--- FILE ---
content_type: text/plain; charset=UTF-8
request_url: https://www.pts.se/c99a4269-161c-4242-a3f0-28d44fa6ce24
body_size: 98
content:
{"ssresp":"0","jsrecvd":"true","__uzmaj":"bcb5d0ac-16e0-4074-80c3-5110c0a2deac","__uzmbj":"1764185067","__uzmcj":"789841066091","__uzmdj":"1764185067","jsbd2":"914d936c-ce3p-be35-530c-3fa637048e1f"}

** YOUR ASSIGNMENT **
All of the data above must be set down again exactly.

** REPLY TO THE EXERCISE **
--- FILE ---
content_type: text/plain; charset=UTF-8
request_url: https://www.pts.se/c99a4269-161c-4242-a3f0-28d44fa6ce24
body_size: 98
content:
{"ssresp":"0","jsrecvd":"true","__uzmaj":"bcb5d0ac-16e0-4074-80c3-5110c0a2deac","__uzmbj":"1764185067","__uzmcj":"789841066091","__uzmdj":"1764185067","jsbd2":"914d936c-ce3p-be35-530c-3fa637048e1f"}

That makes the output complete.